Crème Anglaise, literally translated as "English cream" is a French (!) dessert sauce (liquid custard) with vanilla flavour. Why it is called Crème Anglaise - I have no idea! This sauce is classicly used in a French classic dessert called îles flottantes (floating islands), but it is also frequently served along with cakes and pastries. It can also used as a base for ice cream or crème patissère or as a sauce for some dry cakes, dark chocolate cakes etc.

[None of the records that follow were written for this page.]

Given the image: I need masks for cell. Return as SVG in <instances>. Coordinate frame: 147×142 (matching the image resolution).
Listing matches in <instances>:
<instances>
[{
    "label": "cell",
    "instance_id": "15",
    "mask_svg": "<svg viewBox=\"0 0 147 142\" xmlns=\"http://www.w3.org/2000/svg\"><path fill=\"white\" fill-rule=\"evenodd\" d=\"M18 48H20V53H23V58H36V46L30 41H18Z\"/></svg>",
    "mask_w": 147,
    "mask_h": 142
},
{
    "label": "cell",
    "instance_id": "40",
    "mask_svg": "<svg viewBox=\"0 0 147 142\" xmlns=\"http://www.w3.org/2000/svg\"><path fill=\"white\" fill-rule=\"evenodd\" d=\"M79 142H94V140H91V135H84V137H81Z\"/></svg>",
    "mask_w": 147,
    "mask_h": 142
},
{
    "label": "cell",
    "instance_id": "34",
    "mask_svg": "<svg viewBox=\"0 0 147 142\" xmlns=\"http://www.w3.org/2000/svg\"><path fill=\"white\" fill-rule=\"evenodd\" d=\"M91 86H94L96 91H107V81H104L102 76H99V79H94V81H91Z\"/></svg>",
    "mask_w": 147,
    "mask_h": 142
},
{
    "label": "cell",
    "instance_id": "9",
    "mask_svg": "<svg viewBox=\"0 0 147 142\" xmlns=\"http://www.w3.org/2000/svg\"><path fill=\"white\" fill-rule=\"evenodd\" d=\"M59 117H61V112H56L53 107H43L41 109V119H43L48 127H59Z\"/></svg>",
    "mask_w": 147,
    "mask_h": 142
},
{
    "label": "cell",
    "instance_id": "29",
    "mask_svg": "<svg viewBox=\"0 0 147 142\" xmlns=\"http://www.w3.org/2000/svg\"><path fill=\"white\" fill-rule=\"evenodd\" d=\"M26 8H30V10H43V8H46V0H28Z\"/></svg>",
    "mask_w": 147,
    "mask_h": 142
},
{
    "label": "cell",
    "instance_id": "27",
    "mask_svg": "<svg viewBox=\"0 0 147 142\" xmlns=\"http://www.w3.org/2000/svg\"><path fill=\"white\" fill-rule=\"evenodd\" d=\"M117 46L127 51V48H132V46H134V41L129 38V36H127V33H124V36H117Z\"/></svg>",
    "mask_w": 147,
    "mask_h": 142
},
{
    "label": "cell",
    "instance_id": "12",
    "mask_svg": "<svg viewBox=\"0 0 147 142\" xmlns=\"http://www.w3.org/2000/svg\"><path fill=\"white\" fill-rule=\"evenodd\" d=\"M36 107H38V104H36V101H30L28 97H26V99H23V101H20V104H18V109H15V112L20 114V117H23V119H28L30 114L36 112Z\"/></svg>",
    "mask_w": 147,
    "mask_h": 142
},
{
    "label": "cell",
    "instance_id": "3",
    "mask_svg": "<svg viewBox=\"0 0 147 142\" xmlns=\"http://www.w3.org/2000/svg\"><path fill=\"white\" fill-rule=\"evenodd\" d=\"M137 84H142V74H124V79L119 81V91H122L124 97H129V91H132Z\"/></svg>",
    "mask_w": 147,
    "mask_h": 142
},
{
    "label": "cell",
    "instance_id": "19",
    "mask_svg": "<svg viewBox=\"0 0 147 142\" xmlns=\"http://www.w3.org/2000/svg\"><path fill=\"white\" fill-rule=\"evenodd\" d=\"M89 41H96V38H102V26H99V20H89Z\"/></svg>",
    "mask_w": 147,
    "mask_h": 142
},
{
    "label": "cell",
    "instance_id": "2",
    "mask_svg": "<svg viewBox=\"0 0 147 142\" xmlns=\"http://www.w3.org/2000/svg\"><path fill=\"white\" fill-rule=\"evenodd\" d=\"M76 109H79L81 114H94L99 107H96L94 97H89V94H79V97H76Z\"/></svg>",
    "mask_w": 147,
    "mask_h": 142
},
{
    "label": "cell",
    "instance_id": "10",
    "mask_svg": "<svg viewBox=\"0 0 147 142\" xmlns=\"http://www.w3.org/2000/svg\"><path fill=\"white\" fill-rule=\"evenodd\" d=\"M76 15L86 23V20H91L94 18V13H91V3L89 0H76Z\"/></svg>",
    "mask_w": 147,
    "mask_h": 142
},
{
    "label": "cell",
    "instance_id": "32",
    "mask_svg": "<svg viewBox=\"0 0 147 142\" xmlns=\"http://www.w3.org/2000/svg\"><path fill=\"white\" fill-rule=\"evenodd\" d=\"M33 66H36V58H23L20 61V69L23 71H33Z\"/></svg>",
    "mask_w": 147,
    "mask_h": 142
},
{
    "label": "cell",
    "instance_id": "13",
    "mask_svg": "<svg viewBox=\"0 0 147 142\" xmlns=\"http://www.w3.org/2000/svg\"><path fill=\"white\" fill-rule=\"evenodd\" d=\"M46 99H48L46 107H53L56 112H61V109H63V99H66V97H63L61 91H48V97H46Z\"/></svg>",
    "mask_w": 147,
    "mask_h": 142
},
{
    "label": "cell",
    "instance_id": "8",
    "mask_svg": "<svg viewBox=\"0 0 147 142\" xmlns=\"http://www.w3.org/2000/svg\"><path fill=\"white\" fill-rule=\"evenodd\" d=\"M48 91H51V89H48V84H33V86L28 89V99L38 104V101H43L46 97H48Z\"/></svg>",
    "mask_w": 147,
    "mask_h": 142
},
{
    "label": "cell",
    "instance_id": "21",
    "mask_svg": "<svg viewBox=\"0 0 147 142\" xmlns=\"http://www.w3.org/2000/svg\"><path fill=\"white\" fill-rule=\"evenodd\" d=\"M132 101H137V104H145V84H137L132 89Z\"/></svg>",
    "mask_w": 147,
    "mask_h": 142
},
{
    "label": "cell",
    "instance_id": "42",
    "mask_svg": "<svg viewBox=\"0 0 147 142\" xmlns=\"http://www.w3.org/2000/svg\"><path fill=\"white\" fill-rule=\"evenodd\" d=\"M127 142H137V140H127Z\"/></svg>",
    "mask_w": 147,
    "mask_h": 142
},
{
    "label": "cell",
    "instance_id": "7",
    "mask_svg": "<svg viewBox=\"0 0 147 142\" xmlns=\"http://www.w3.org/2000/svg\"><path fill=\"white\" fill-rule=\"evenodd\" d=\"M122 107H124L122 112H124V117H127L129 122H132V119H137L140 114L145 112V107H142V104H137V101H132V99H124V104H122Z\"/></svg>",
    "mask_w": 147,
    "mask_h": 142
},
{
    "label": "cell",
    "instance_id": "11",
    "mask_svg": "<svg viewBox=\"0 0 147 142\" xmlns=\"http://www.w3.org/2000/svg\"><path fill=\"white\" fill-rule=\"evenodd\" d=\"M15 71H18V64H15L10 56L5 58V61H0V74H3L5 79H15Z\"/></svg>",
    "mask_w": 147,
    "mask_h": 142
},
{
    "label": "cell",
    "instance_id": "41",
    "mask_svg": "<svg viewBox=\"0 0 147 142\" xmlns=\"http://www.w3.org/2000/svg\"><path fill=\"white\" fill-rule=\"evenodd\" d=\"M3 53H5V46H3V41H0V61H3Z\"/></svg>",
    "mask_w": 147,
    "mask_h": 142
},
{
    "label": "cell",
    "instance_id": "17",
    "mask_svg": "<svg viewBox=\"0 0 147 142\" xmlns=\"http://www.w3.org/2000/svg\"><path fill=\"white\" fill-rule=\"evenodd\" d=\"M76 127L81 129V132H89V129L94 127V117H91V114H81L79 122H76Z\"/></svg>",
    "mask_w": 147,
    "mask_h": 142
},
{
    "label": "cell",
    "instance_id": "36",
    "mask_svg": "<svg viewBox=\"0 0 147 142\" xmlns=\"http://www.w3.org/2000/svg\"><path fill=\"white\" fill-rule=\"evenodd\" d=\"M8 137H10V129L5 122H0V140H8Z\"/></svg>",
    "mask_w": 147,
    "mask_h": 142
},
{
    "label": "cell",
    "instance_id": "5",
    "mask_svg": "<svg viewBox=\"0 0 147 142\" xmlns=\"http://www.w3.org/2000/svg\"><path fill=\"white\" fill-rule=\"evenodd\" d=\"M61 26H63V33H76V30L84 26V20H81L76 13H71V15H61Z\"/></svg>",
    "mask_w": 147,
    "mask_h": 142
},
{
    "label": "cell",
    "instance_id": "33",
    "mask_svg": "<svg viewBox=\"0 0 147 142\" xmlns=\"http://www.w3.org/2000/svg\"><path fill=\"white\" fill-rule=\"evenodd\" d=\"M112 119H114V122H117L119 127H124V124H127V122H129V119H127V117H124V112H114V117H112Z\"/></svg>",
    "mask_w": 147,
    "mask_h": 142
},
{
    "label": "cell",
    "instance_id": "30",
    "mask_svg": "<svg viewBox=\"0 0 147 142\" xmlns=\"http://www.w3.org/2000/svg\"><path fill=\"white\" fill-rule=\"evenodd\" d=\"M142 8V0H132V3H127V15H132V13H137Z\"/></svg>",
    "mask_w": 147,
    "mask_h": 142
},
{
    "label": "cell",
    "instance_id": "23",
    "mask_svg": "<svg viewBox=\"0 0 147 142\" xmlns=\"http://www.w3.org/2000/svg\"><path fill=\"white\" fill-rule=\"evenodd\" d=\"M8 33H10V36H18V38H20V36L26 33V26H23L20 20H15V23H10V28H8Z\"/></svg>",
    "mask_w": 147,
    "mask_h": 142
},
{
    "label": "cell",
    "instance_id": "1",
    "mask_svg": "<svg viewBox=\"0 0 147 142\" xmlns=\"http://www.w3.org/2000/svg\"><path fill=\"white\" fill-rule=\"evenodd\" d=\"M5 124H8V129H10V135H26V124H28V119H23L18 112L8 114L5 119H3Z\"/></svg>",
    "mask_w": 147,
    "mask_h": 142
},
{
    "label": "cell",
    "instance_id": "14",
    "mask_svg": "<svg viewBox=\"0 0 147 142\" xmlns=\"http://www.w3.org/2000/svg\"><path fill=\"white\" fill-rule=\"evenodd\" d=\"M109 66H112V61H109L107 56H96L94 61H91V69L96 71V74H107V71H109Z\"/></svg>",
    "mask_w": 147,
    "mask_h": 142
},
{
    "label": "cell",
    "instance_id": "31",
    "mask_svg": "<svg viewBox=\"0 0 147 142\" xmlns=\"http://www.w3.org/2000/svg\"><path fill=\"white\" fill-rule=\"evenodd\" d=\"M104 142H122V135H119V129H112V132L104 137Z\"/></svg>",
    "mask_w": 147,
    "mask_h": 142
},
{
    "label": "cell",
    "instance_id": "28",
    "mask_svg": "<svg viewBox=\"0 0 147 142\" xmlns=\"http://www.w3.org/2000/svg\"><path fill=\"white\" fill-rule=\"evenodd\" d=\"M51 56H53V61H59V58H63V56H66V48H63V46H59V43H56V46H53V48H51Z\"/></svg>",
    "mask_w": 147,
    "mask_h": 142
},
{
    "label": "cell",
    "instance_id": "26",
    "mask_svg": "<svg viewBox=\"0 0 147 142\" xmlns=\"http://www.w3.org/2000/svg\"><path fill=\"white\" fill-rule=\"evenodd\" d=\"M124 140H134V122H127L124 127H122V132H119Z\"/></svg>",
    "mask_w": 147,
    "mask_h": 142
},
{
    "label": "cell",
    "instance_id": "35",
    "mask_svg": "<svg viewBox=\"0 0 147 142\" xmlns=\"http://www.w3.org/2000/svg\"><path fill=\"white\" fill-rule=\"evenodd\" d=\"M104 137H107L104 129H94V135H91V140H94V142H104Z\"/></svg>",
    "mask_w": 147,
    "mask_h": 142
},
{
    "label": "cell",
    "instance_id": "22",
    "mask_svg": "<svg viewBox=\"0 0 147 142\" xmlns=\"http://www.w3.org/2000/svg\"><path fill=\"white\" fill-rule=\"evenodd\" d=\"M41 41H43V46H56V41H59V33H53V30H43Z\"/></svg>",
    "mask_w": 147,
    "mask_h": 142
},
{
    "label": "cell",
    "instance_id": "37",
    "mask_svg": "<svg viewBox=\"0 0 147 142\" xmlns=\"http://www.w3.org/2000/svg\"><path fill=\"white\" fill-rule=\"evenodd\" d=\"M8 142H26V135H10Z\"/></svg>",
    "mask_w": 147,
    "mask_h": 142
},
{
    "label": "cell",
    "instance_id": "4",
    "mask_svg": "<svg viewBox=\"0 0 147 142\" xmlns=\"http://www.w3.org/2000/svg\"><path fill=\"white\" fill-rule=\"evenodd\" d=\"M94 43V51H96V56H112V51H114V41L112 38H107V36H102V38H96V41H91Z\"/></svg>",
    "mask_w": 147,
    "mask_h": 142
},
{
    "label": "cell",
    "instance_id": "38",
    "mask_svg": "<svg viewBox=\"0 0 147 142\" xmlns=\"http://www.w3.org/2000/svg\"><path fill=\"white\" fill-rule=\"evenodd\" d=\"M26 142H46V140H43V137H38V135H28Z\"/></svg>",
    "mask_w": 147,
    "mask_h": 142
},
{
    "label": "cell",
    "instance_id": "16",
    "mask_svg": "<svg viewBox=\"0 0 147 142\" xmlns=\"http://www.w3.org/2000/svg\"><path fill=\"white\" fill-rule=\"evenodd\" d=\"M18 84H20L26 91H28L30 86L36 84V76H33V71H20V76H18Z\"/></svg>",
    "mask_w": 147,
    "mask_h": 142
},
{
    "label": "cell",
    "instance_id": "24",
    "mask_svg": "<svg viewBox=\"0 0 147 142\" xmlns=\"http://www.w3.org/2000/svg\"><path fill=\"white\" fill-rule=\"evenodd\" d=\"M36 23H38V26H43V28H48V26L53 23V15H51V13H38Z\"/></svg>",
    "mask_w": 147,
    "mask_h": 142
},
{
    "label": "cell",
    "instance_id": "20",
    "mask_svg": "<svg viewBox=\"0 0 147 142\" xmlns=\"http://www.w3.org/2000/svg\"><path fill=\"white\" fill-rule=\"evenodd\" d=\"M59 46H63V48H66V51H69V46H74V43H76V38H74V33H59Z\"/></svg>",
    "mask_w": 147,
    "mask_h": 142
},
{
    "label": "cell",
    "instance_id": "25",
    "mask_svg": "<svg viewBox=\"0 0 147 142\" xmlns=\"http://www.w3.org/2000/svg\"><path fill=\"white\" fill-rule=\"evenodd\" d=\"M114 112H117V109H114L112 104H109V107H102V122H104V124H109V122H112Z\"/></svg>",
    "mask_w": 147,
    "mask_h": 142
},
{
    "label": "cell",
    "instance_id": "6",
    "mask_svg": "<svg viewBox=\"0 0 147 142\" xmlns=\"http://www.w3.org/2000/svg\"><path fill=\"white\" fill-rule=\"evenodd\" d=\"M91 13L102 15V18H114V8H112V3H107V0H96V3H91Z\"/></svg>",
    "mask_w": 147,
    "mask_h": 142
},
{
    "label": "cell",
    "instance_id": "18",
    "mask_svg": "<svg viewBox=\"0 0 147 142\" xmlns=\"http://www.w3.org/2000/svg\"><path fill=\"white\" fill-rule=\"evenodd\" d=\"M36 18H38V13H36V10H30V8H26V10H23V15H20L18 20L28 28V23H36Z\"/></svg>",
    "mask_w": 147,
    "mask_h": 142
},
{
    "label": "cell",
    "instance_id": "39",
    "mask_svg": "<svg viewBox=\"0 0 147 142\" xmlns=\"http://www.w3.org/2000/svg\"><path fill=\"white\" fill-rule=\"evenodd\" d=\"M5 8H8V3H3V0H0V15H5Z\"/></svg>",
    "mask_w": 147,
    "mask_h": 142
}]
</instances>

This sauce is easy to make at home. So why get one from the shelf of a supermarket when you can easily make a delicious one without preservatives or coloring?

Crème Anglaise
  • 1 litre full cream milk (or semi-skim milk)
  • ½ vanilla bean pod
  • 8 egg yolks
  • 150 g sugar
creme anglaise
  1. Slit open the vanilla bean pod and remove the seeds. Put both seeds and vanilla pod in the milk and bring it to a boil. Turn off heat. Cover and let the vanilla bean infuse in the milk for 20 minutes to ½ hour.
  2. In the meantime, whisk egg yolks and sugar together until it is creamy.
  3. Remove the vanilla bean pod from the milk.
  4. Pour the hot milk into the egg mixture a little by little while whisking continuously to avoid curdling. And then stir in the rest of the milk until the mixture is well combined.
  5. Transfer the whole mixture into a pot and heat it under medium fire. Stir it constantly with the wooden spoon or spatula scraping the sides and bottom until the foams disappear (critical stage).
  6. Once the foams disappear, watch out carefully. The creme anglais will be done in about 2 minutes. The mixture will start to feel slightly thicker (not liquid like water). Stop once the mixture coats the back of your wooden spoon or spatula.
  7. Remove from heat and transfer the crème anglais into a big serving bowl to let it cool.
  8. Let it chill in the refrigerator until it is ready to be served.
  9. The crème anglaise can be eaten as it is or compliment as sauce to cakes or other type of desserts.
creme anglaisecreme anglaise
The Verdict

This is a great way of enjoying vanilla, as the flavor stands alone in giving taste to this sauce. This is a dish where a real vanilla pod will clearly make a big difference against artificial vanilla flavoring. This traditionnaly is great along with a strong chocolate cake, something with raspeberries or a cake too dry to eat without some sauce.


The sweetness of this version is just right and to our liking. However, if you like it sweeter or serve it with something light in sugar, you can probably increase the sugar amount a bit.

Don't throw away the vanilla pod after removing it from the milk. Dry it and store it in a container with some sugar to get natural vanilla flavoured sugar.